Passage -
Content starts
By Steve Haner
The largest item among Governor Glenn Youngkin’s many proposed changes to the Virginia state budget is his idea to set aside $1.1 billion from last year’s surplus revenue to cover three years of future car tax rebates. You don’t need to call the California Psychics who run ads on Richmond’s conservative radio station to predict what will to happen to that.

When the Democrats who control the money committees in both the House and the Senate report their list of budget amendments in a few weeks, most or all that dedicated fund to support those rebates is likely to be diverted to their spending priorities. The rebates are also in doubt.
The Republican governor, facing his final of four General Assembly sessions, has been among the most fortunate of governors on financial matters. This is the fourth of four fat years, with no painful lean year during his term.
The General Fund revenue of $31.4 billion now predicted for Fiscal Year 2026 (starting next July) is $5 billion (19%) more than the revenue projection four years earlier, for Fiscal Year 2022. Almost another $5 billion in cash is locked up in reserves, $2 billion more than was being held as protection against a downturn at the start of Youngkin’s term.
Despite that, the budget and tax policy debate coming in the 2025 General Assembly is far more focused on spending than on tax cuts. Youngkin put most of the state’s General Fund surplus and revenue growth – $4.4 billion dollars – on the spending side of his ledger.
Youngkin is proposing $720 million of that new money be spent to cover inflation and utilization growth in the cost of the Medicaid program for low-income Virginians, largely mandatory. About double that, $1.4 billion, is directed to various capital projects.
There are several other large ticket items on his list and myriad smaller ones, best viewed with this summary prepared by the Commonwealth Institute for Fiscal Analysis. More details can be found in this longer Department of Planning and Budget presentation, which reports a net increase of $3.4 billion in General Fund spending over the 18 months remaining in the current budget cycle.
Content ends
Dataset content -
Content starts
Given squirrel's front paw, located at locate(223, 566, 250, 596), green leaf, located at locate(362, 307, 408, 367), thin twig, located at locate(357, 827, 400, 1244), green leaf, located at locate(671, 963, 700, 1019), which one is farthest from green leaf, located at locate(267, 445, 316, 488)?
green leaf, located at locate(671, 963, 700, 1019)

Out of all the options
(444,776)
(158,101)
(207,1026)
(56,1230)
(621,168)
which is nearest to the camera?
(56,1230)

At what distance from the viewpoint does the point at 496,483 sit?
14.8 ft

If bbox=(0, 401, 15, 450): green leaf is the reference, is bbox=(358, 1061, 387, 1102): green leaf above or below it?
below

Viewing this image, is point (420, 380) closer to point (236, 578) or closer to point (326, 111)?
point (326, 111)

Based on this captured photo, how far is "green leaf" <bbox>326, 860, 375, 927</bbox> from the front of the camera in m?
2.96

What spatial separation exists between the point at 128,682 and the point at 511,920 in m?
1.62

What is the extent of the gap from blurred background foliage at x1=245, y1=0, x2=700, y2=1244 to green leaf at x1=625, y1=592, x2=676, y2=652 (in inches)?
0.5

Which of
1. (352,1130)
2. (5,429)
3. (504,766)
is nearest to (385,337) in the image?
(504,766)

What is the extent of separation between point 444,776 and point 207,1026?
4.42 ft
Content ends
Content starts
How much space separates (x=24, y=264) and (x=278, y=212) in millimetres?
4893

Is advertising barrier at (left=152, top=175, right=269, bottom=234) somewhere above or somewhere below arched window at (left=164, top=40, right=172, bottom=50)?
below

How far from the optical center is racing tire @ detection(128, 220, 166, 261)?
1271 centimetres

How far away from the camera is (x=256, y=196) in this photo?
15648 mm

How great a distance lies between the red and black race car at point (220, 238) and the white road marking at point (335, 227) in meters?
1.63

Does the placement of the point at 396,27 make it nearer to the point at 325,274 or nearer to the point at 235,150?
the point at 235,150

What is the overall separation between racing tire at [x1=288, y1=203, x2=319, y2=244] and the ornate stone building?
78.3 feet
Content ends
Tasks for this exercise -
(1) Reproduce the part of the article on Virginia's state budget between "There are several" and "current budget cycle.", inclusive.
(2) Write the next part of the article on Governor Youngkin's proposed changes to the Virginia budget, picking up after its last sentence.

Task-by-task outputs -
(1)
There are several other large ticket items on his list and myriad smaller ones, best viewed with this summary prepared by the Commonwealth Institute for Fiscal Analysis. More details can be found in this longer Department of Planning and Budget presentation, which reports a net increase of $3.4 billion in General Fund spending over the 18 months remaining in the current budget cycle.

(2)
In comparison, only about $400 million in new personal tax relief would be provided in that period, and to far fewer than half of Virginians. The Governor’s proposal to eliminate income tax on tip income would save those particular Virginians an estimated $35 million during the remainder of his term, and $70 million per year under the next governor. Even if Youngkin’s car tax rebate is approved, only about $350 million would be passed out while he remains in office. The surplus money is being spent, not returned.
The proposal to eliminate tips as a category of taxable income is also on shaky ground with many in the Democratic majority, but it could end up being adopted by Congress in 2025. Given Virginia’s tendency to conform to federal definitions of income, it is unlikely Virginia would force those taxpayers to track and add back in their tip income. Stay tuned on that one.
As has become the usual practice, the tax policy proposals have two paths to passage, one within the budget document and a second in their own individual pieces of legislation.
One significant personal income tax policy proposal from Youngkin that likely will pass with bipartisan support is making permanent the higher standard deduction amounts he has implemented, which will keep his tax relief legacy alive. The deduction amount has risen to $8,500 per individual or $17,000 for a couple filing a joint return.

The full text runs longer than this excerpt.